2. The parameters in the decoding heads are replicated as many times as agents we have in our new population. The whole model
is trained using the population objective
```yaml
pop_size: 4
train_best: "best_one"
train_encoder: True
load_checkpoint: "path to the checkpoint produced in Phase 1"
load_decoder: True
load_optimizer: False
```

### Testing
The trained models can be evaluated using the sets made available in the papers below:
* The evaluation sets for TSP100 and CVRP100 are due to [Kool et al.](https://github.com/wouterkool/attention-learn-to-route).
* The evaluation sets for TSP125, TSP150, CVRP125 and CVRP150 are due to [Hottung et al.](https://arxiv.org/pdf/2106.05126.pdf). 
* The evaluation sets for Knapsack have been produced by us.
They should be put in the `experiments/evaluation_data` folder. We describe two ways of evaluating the models below.

#### Greedy Evaluation
This evaluation runs the greedy policy (i.e. the action with the highest probability is selected). The trained models 
can be tested using the `experiments/run_evaluation.py` script by executing the command below:
```shell
python experiments/run_evaluation.py <env> <problem_size> <pop_size> <model_path>
```
where
* `env` - Name of the environment (`cvrp`, `knapsack` or `tsp`).
* `problem_size` - Size of the problem (number of nodes in CVRP, number of items in Knapsack and number of cities in TSP).
The problem sizes we have test sets for are: 100, 125 and 150 for CVRP and TSP, and 100 for Knapsack.
* `pop_size` - Population size with which the model was trained.
* `model_path` - Path to the model's folder (i.e. a checkpoint generated with the training code).

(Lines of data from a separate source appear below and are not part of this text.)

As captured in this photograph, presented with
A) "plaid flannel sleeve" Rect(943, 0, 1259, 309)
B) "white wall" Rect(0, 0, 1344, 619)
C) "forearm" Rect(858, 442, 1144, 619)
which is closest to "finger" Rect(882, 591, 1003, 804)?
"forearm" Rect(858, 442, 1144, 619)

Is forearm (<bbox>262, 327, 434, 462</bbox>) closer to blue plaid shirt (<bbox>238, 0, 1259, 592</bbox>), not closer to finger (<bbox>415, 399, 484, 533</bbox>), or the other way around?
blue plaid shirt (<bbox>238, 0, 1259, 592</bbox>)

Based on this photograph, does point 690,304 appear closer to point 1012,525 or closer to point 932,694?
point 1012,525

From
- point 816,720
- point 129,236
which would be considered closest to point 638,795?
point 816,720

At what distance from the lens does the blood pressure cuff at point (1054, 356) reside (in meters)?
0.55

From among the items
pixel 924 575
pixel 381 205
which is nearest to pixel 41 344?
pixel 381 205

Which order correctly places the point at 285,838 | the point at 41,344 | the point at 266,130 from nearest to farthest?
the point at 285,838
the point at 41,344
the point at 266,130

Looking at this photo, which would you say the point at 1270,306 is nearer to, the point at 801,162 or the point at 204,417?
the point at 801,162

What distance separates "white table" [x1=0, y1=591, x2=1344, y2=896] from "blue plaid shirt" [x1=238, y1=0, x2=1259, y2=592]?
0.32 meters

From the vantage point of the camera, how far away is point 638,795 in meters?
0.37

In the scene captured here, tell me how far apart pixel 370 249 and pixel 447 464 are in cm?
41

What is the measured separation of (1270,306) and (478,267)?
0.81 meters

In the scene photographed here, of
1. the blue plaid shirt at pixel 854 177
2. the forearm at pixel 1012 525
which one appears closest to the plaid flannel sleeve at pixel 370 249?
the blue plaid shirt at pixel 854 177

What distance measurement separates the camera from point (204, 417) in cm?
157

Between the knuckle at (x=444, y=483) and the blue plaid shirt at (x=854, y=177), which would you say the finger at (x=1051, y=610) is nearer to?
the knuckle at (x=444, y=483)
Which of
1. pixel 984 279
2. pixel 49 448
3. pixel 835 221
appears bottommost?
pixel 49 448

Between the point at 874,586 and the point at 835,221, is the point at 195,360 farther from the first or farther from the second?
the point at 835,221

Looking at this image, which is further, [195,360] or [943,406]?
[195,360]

After a variable amount of time, the script will output the corresponding performance metric (e.g., tour length in TSP).

#### Sampling Evaluation
This evaluation runs stochastic rollouts for the best <agent, starting point> pairs. First, a greedy rollout is run on 
each starting position for each agent. Second, the best pairs are selected (as many as agents) and 200 stochastic
rollouts are run for each of them. The best performance is then returned.

The trained models can be tested using the `experiments/run_sampling.py` script by executing the command below:
```shell
python experiments/run_sampling.py <env> <problem_size> <pop_size> <model_path>
```
where the parameters are like those for the greedy evaluation.